In 1900, he met Henri Matisse by copying paintings at the Louvre and immediately became friends with him. In the same year, he shared a studio with Maurice de Vlaminck and began to paint landscapes. In 1901, he discovered the art of Vincent Van Gogh, which would influence him enormously in the later part of his career. Without forgetting of course the strong influence of the Neo-Impressionists and especially Paul Cézanne. But it was in 1905 that his style truly asserted itself and that he began to make himself known to the general public with brightly colored paintings, simplified drawing and clear composition. The same year, he exhibited at the Salon des Indépendants, then at the Salon d'automne, in the room called "the cage aux fauves". He then became Matisse, the greatest representative of Fauvism, but by 1906 he was influenced by the work of Paul Gauguin and the colors of his paintings became less vivid and radiant. In 1909, Derain illustrated Guillaume Apollinaire's first book of poetry entitled L'Enchanteur pourrissant, as well as a collection of poems by Max Jacob in 1912.
From 1907 to 1910, he frequented the artists of the Bateau-Lavoir: Braque, Apollinaire, Van Dongen, Max Jacob and above all Pablo Picasso who influenced him greatly, experimenting with both pre-Cubism (simplification and geometrization of forms ), as well as scultpure. But as early as 1911, he returned to a more traditional style using perspective and chiaroscuro, referring to the old masters. After the war, he worked with Diaghilev and the Ballets Russes to create numerous sets and costumes for the play Boutique fantasque (1919). In 1928, he received the Carnegie Prize and began to exhibit throughout the world: in London, Berlin, Frankfurt, Düsseldorf, New York and Cincinnati.

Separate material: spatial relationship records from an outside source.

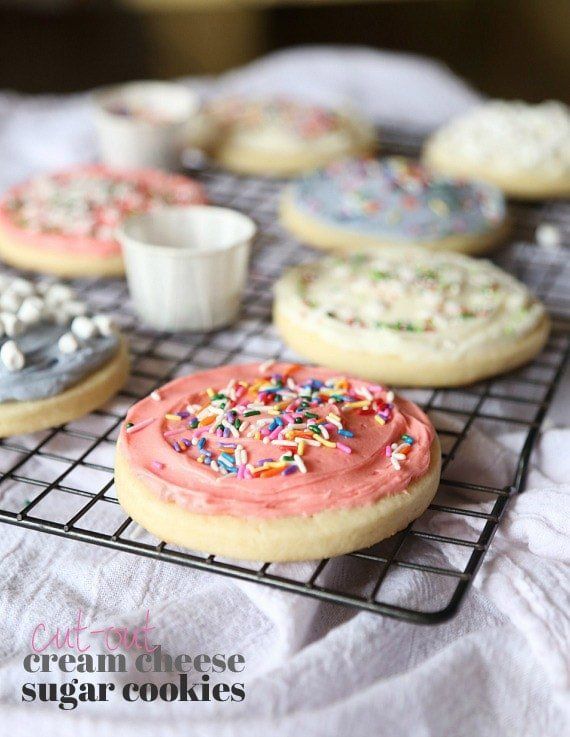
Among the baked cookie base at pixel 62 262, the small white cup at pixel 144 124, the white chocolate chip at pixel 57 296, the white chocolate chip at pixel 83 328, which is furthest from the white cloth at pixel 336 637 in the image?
the small white cup at pixel 144 124

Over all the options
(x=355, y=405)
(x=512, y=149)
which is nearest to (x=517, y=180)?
(x=512, y=149)

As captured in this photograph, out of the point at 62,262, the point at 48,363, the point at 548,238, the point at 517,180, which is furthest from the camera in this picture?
the point at 517,180

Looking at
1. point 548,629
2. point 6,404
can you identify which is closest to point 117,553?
point 6,404

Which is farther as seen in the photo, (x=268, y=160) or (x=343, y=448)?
(x=268, y=160)

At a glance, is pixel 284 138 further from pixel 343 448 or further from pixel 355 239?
pixel 343 448

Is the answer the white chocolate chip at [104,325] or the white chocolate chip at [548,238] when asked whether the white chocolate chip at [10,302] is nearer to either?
the white chocolate chip at [104,325]
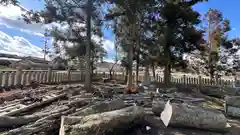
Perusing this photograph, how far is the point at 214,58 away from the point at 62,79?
37.2 ft

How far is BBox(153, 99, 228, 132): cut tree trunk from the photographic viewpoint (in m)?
4.46

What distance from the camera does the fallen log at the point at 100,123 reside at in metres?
3.68

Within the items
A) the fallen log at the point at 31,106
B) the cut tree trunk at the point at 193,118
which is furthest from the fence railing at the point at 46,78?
the cut tree trunk at the point at 193,118

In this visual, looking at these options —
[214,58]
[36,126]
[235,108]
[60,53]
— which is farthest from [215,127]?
[60,53]

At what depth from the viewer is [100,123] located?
3.79m

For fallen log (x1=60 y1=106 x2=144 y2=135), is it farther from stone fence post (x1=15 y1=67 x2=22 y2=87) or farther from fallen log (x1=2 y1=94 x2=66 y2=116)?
stone fence post (x1=15 y1=67 x2=22 y2=87)

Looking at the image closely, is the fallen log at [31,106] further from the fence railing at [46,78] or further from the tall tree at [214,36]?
the tall tree at [214,36]

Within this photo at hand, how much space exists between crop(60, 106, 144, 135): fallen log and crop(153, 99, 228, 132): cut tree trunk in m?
0.76

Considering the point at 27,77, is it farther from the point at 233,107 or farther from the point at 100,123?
the point at 233,107

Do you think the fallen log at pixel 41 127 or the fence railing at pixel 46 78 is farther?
the fence railing at pixel 46 78

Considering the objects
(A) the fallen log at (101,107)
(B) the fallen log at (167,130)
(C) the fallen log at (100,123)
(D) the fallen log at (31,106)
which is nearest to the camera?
(C) the fallen log at (100,123)

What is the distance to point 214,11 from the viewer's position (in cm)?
1628

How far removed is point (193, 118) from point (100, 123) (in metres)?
2.06

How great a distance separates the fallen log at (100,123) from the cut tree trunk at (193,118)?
76 cm
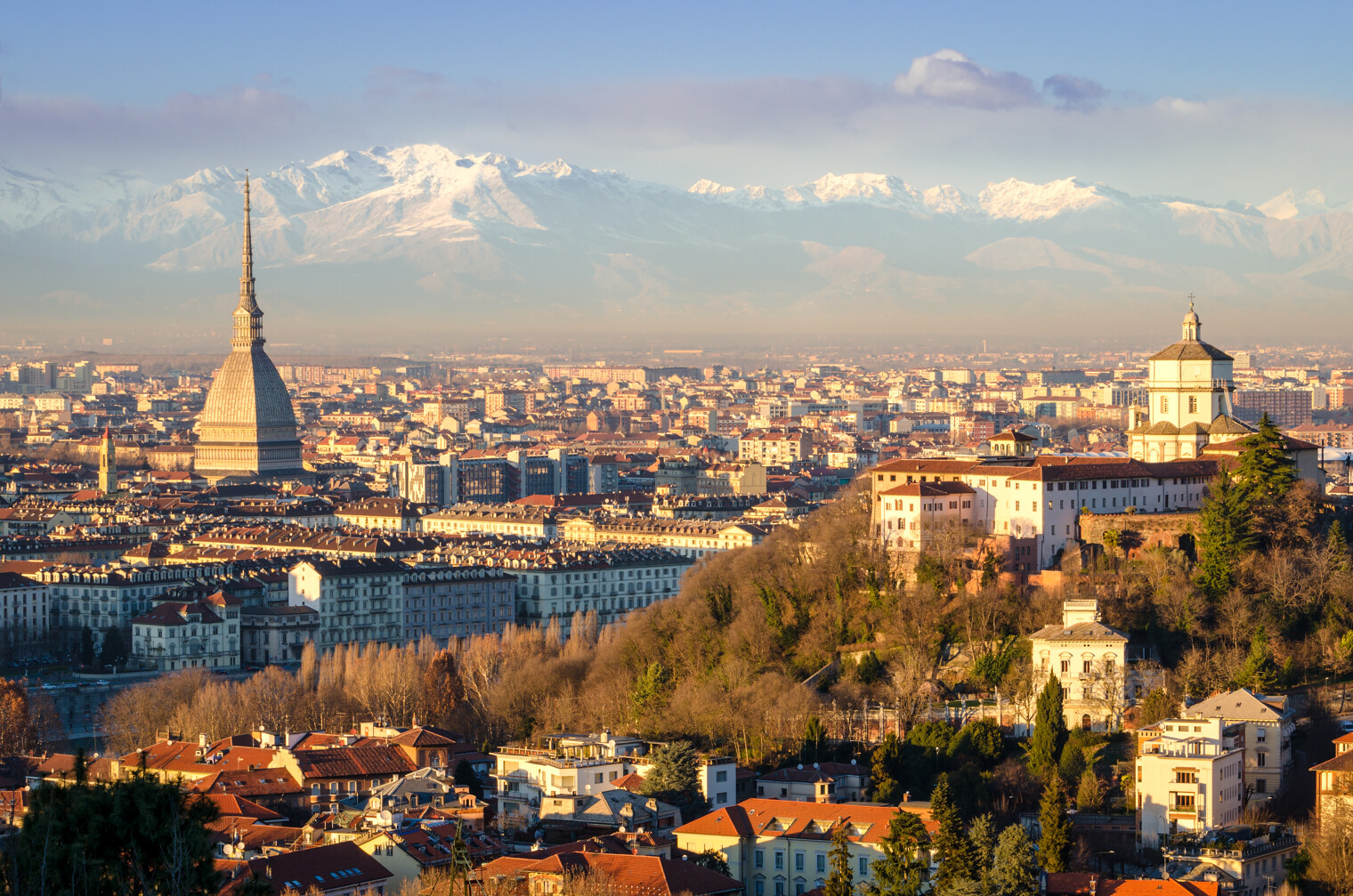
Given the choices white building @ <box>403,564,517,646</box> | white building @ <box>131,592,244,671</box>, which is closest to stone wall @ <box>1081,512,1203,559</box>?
white building @ <box>131,592,244,671</box>

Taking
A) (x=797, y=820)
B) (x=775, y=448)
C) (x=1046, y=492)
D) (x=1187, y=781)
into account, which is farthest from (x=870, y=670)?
(x=775, y=448)

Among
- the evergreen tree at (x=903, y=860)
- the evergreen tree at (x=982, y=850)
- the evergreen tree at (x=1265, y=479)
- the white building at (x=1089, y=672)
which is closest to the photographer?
the evergreen tree at (x=903, y=860)

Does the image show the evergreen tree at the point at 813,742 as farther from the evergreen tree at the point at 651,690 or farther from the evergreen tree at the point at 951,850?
the evergreen tree at the point at 951,850

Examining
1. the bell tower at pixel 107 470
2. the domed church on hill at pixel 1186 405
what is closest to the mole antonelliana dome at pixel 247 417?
the bell tower at pixel 107 470

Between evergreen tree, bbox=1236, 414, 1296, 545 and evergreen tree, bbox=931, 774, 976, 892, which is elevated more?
evergreen tree, bbox=1236, 414, 1296, 545

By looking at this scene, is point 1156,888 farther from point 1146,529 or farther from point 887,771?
point 1146,529

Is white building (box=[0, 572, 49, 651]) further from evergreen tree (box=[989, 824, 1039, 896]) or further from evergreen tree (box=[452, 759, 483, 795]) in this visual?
evergreen tree (box=[989, 824, 1039, 896])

Then came the Second World War where he made the unfortunate mistake of accepting an invitation for an official visit to Germany in 1941, which earned him the status of a collaborator and a non-grata person after the Liberation. Moreover, following the war, he no longer presented his works to the public.
He died on September 8 in 1954 from a car accident at Garches in his house in Chambourcy (Hauts-de-Seine). A large part of his work (80 paintings, 77 sculptures, drawings, but also objects of primitive art having belonged to him), are now visible in the museum of modern art of Troyes.